La mia ultima mattina a Tolosa prevede una visita alla Cité de l’Espace, 2500 metri quadrati di esposizione e 5 ettari di spazi aperti dentro i quali provare a capire, in maniera semplice ma ben concreta, cosa sia lo Spazio, quello con la S maiuscola, e come funzioni la vita di un’astronauta. Al complesso della Cité de l’Espace mi accoglie Richard, che si rivelerà un compagno di visita prezioso ed attento.

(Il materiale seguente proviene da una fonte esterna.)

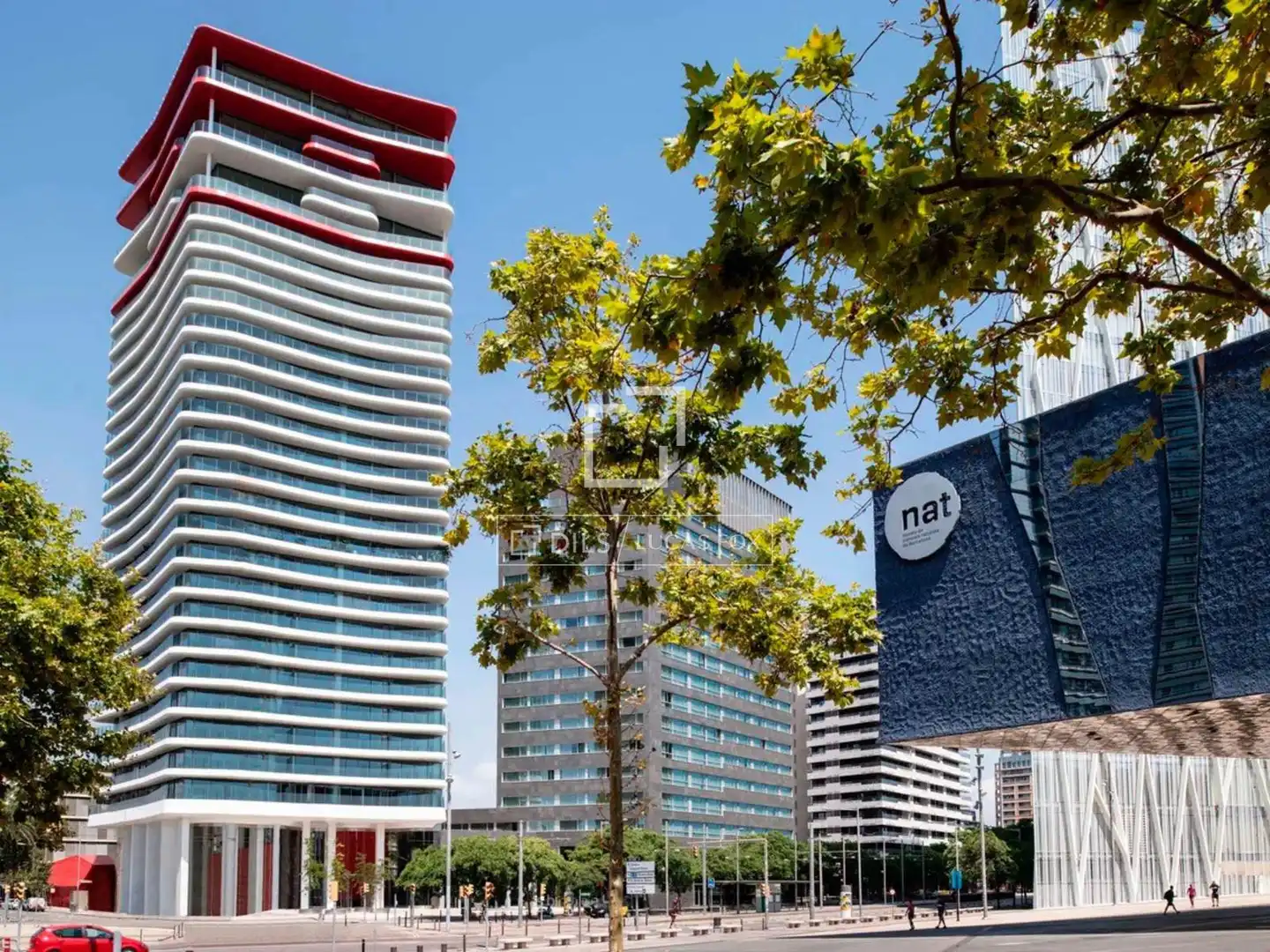 Vista exterior de Pis en venda en Barcelona amb Aire condicionat, Calefacció i Parquet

Richard, fra le tantissime cose, mi spiega in un italiano garbato come fanno gli astronauti a tenersi in forma dentro le navicelle, mi fa vedere i video di Samantha Cristoforetti (che qui è di casa) mentre si taglia i capelli fluttuando, mi imbraca in una tuta che simula la mancanza di gravità: mi metto a camminare e provo la stessa sensazione del primo uomo sulla Luna. Quando sto per prenderci davvero gusto e mi vedo già proiettato nell’esplorazione solitaria di nuovi pianeti il tempo a mia disposizione è terminato: devo scappare verso la stazione.
Sul taxi che si dirige verso il centro penso che qui, a Tolosa, potrei persino rimanere a viverci.